En este contexto, muchos analistas occidentales y figuras de la antigua oposición local —como Anson Chan y Martin Lee— han insistido en que sin la preservación de los principios del Estado de Derecho liberal y las libertades fundamentales, Hong Kong pierde su esencia y se convierte, efectivamente, en una ciudad más dentro del entramado urbano chino. Sin embargo, esta visión peca de reduccionista al no reconocer que la integración con el continente responde no solo a una estrategia política, sino también a una dinámica histórica profunda. Hong Kong ha sido y sigue siendo parte de la civilización china.

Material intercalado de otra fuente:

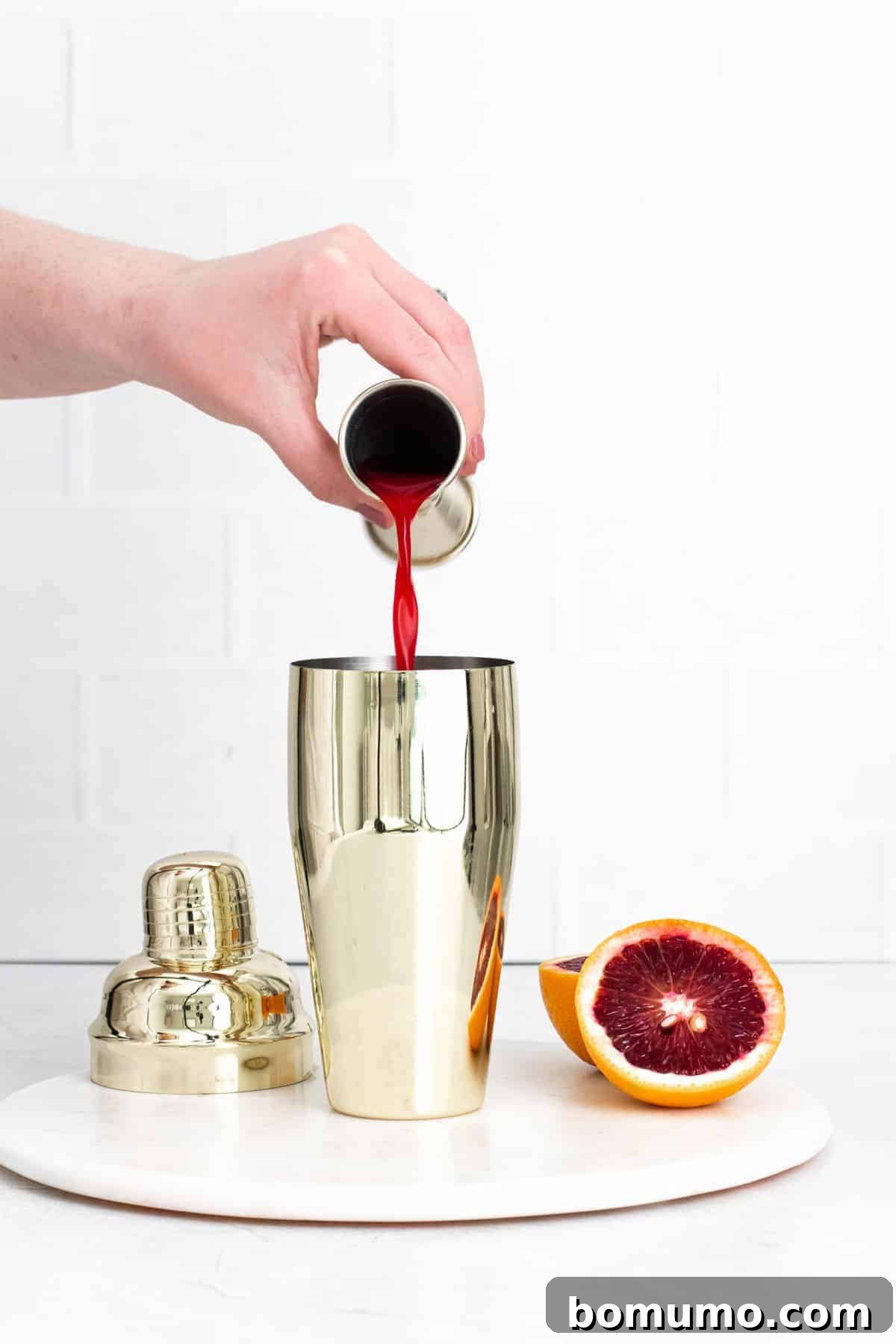Blood orange juice being poured into a cocktail shaker. The start of a Blood Orange Gin Fizz.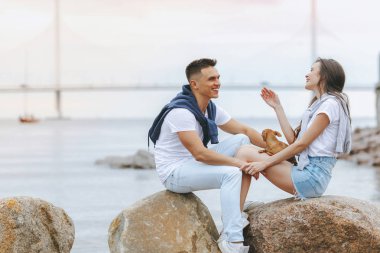 Genç mutlu çift deniz bay yakınındaki taş üzerinde otururken gülüyor. Yaşam tarzı kavramı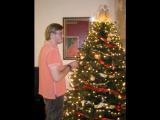 Andrew helping to trim the Christmas tree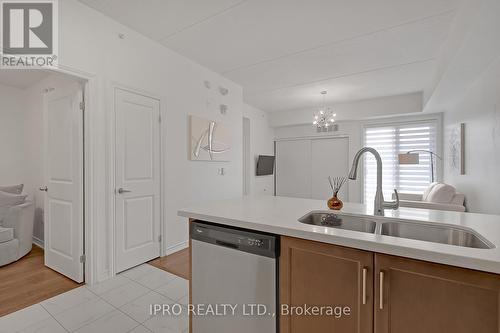 313 - 650 Sauve Street, Milton, ON - Indoor Photo Showing Kitchen With Double Sink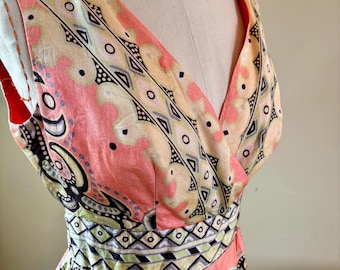 May include: A sleeveless, V-neck dress with a colorful paisley pattern. The dress features a pink background with geometric and floral designs in black, white, yellow, and green. The waistline is accentuated with a patterned band.
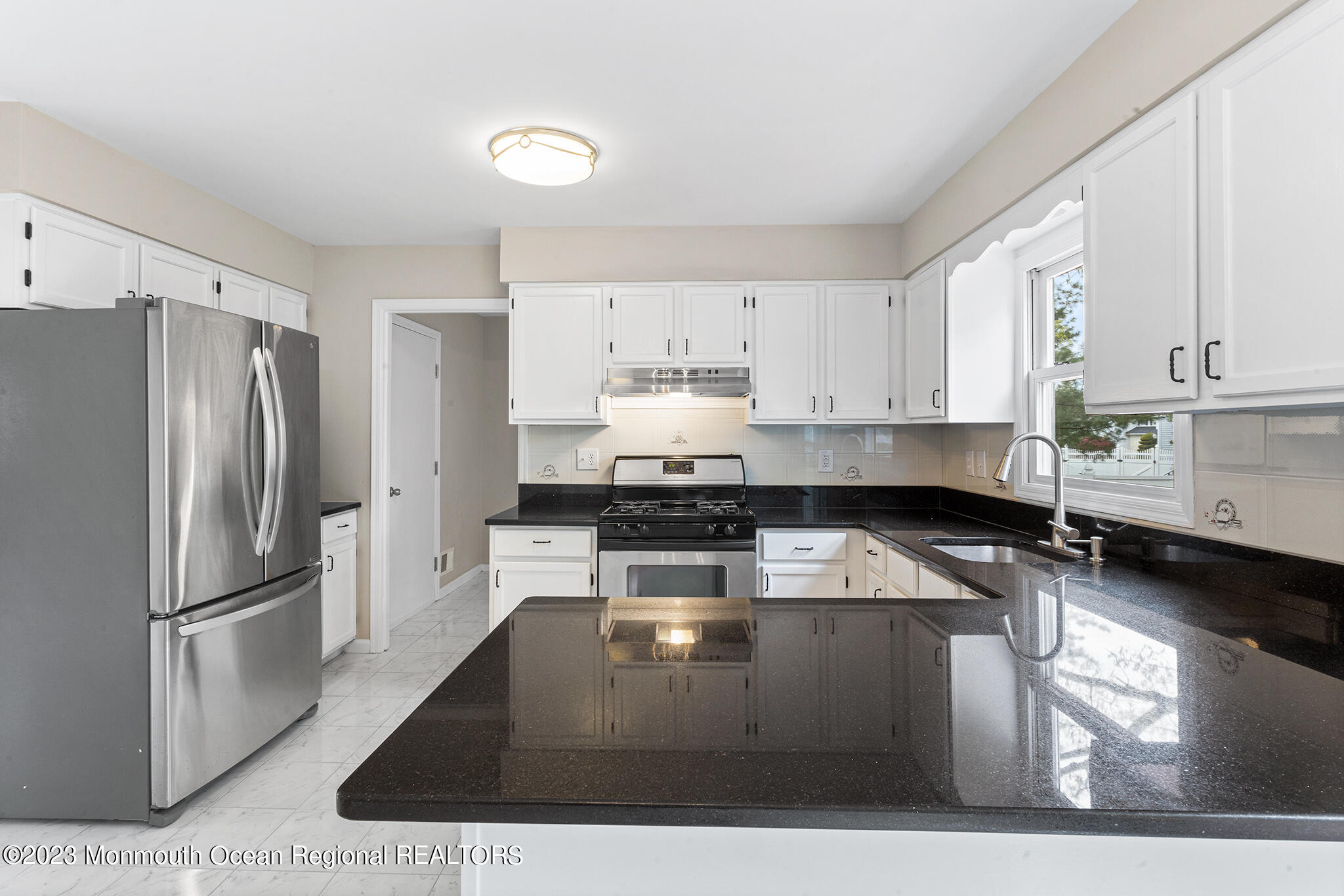 4360 Old Bridge Matawan Road Matawan, NJ 07747 - Photo 15 of 46 a kitchen with a refrigerator a stove a sink and a stove
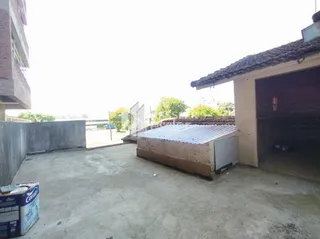 Vista externa de uma área de concreto ao lado de uma estrutura em Lajeado.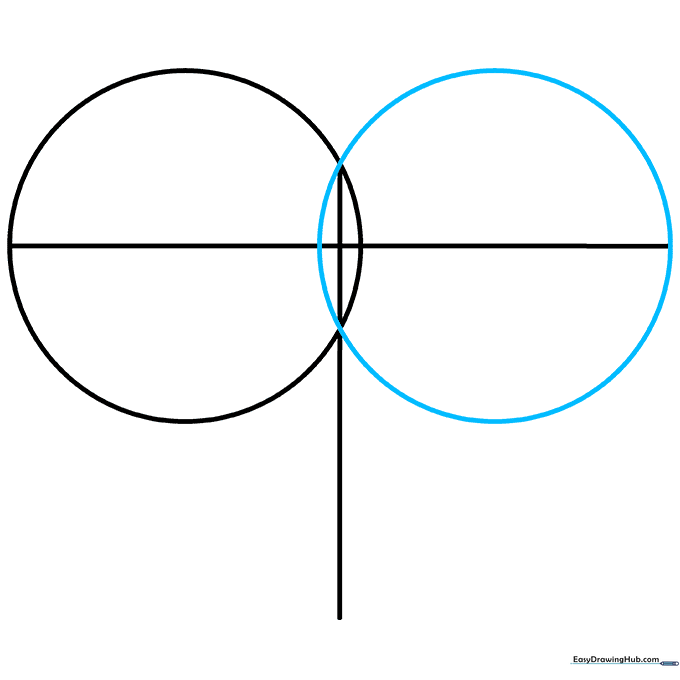 Two circles overlapping the T-guide to create the top rounded sections of the heart.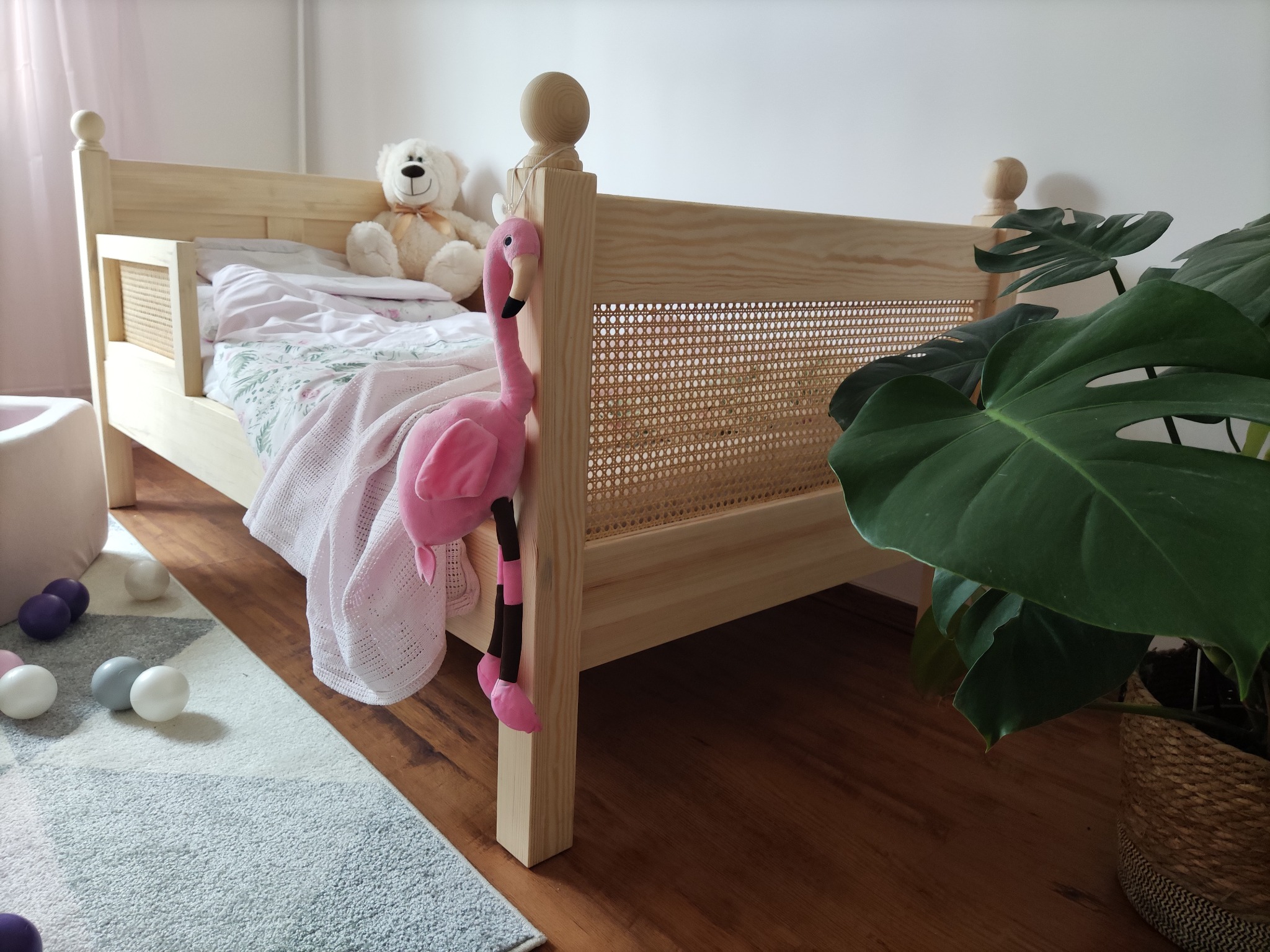 Drewniane łóżko dziecięce z rattanowym zagłówkiem, ozdobione pluszowym flamingiem i misiem, na podłodze dywan z kulkami do zabawy, obok doniczka z monsterą.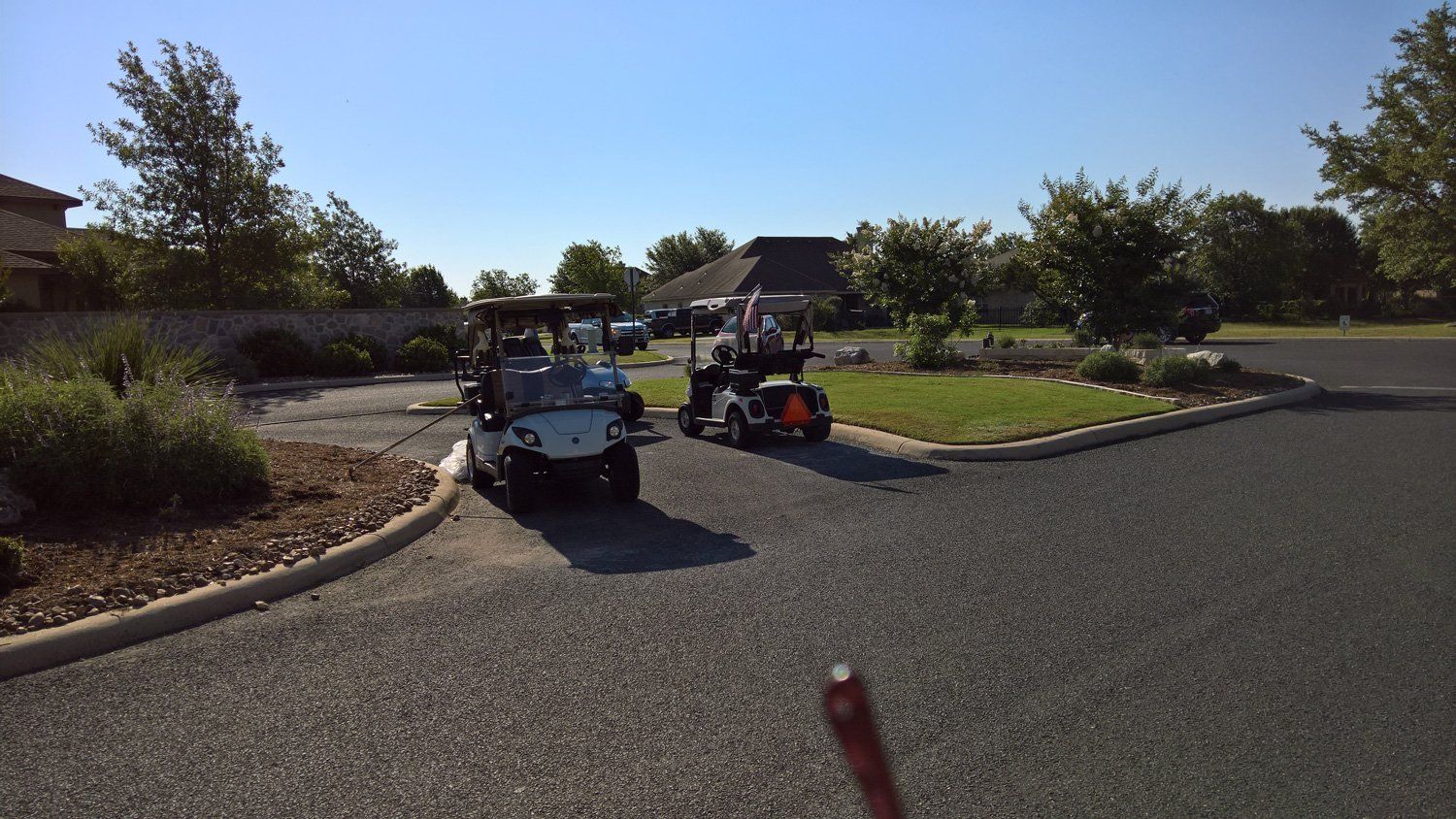 Two golf carts are parked on the side of the road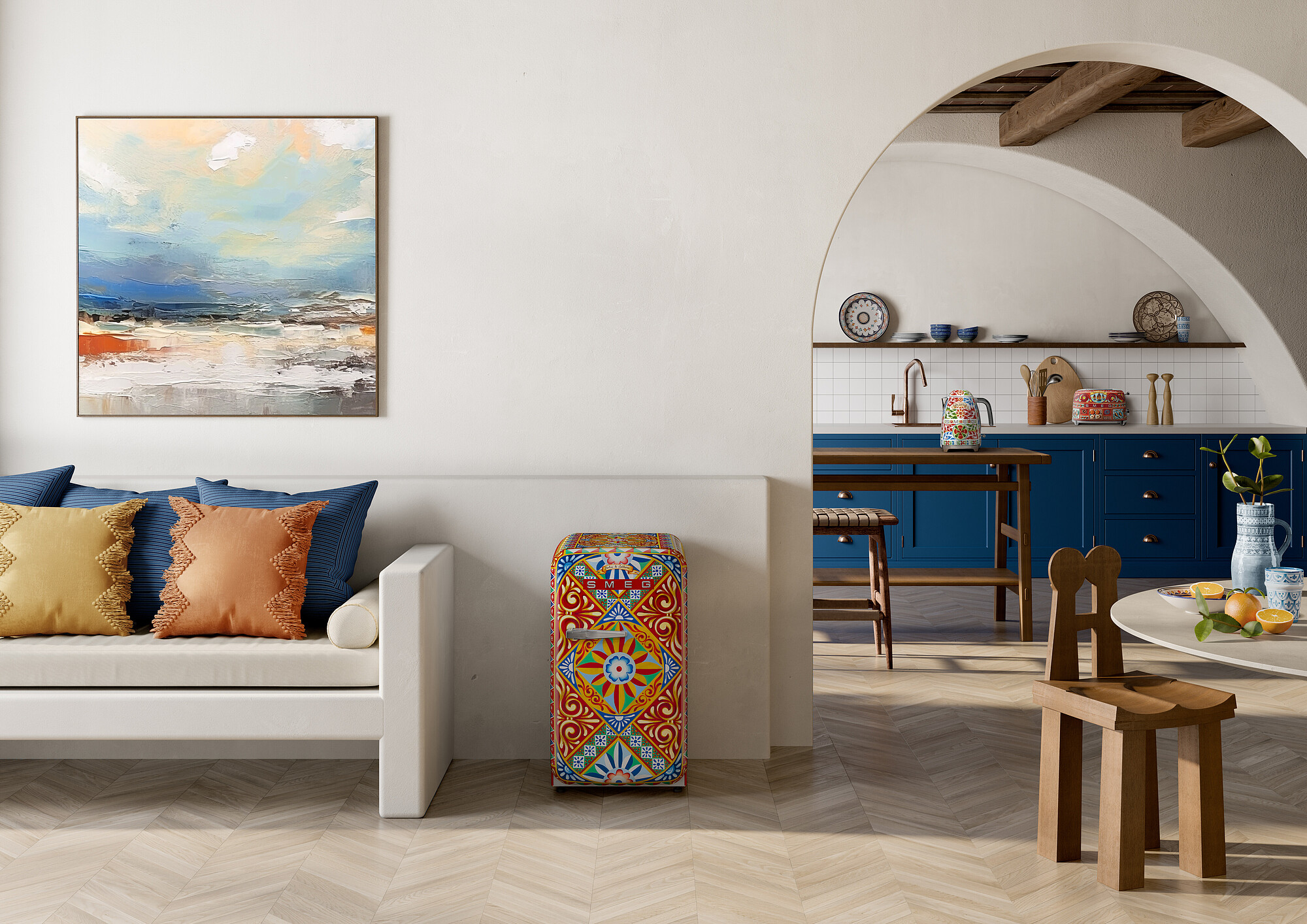 Wohnzimmer mit Sofa, bunten Kissen und einem Smeg-Kühlschrank. Ein Torbogen führt in eine Küche mit blauen Schränken.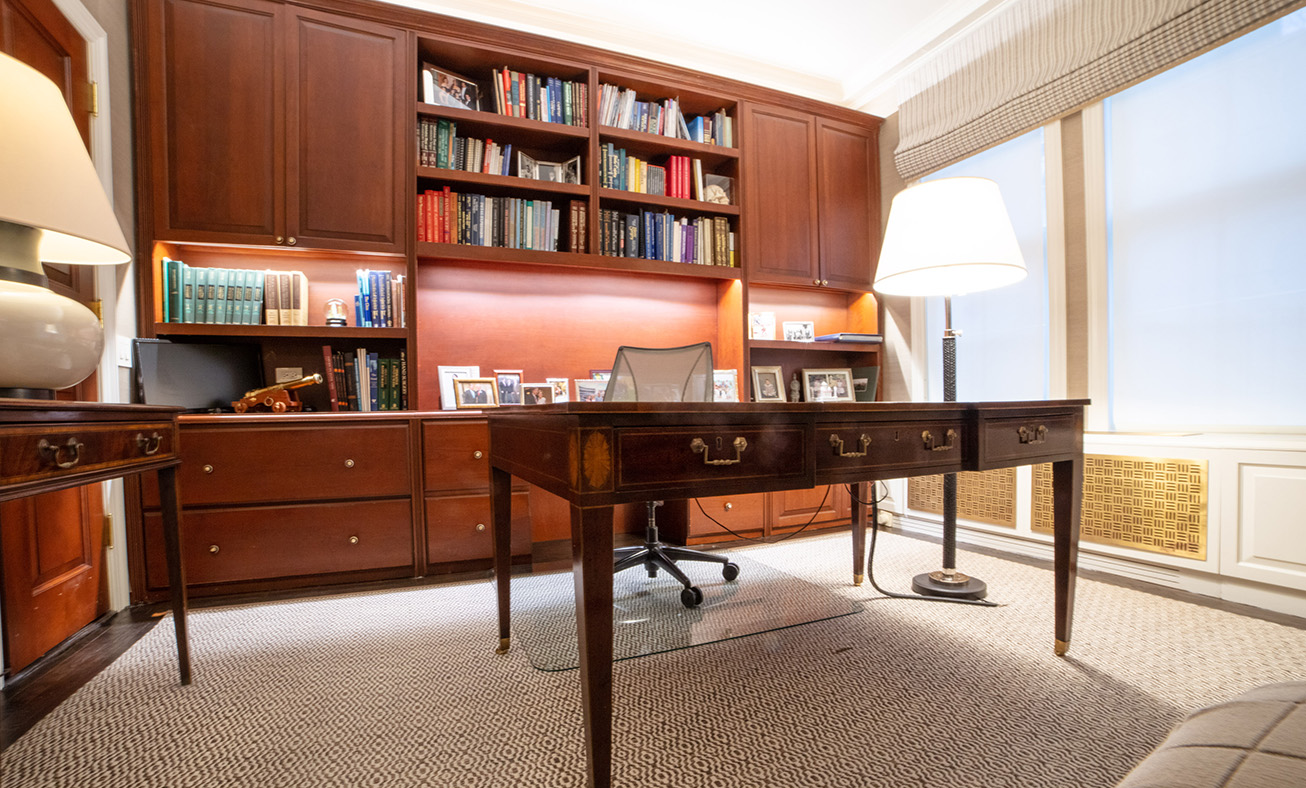 Professional home office with wood furniture, built-in bookshelves, dual desks, and natural lighting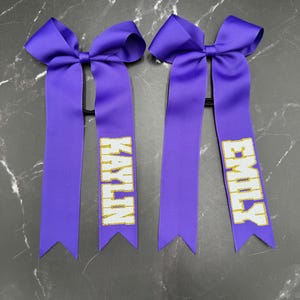 May include: Two purple cheerleading hair bows with the names "KAYLIN" and "EMILY" in gold glitter lettering. Each bow features a large bow at the top and long, ribbon tails.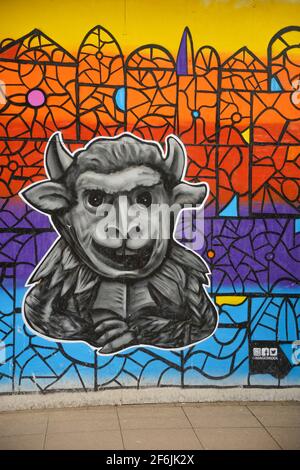Legend of the Lincoln Imp, Lincoln Cathedral, locations throughout Lincolnshire, old legend, devil sent his imps, old store front, graffiti colourful. Stock Photo
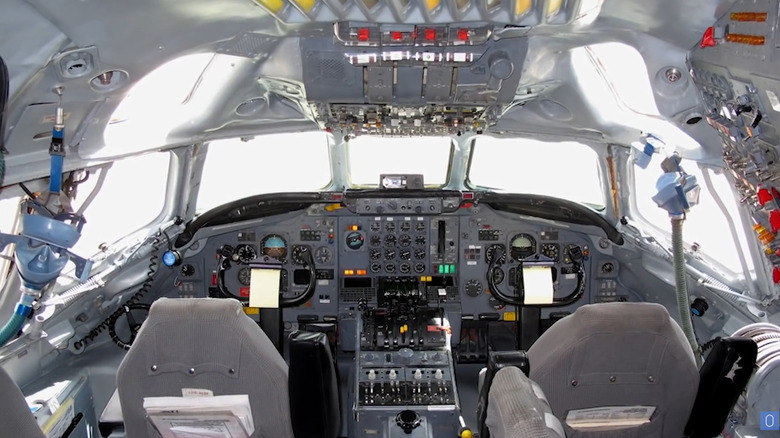 An interior view of the cockpit with eyebrow windows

La colonización británica, si bien dejó un legado institucional relevante, fue una anomalía histórica más que una norma.
Además, equiparar a Hong Kong con cualquier otra ciudad del continente ignora la complejidad y diversidad que caracteriza al urbanismo chino actual. Ciudades como Shenzhen, Shanghái o Hangzhou no son meros núcleos urbanos; son motores de innovación tecnológica, centros financieros emergentes y polos de atracción para la inversión internacional. A su manera, cada una ha desarrollado una personalidad económica y cultural distintiva, y ninguna puede ser calificada con justicia como “una ciudad china más”. En ese sentido, Hong Kong continúa siendo única, no a pesar de su reintegración con China, sino precisamente por la forma en que articula elementos del sistema global con las transformaciones internas del país.
En definitiva, la narrativa del “fin de Hong Kong” pasa por alto tanto su resiliencia histórica como su capacidad de adaptación estratégica. Si bien ha perdido ciertos atributos políticos emblemáticos del periodo colonial, ha ganado un nuevo rol en la arquitectura financiera del siglo XXI. La cuestión no es si Hong Kong sigue siendo especial, sino en qué medida está redefiniendo su especialidad dentro del nuevo orden multipolar.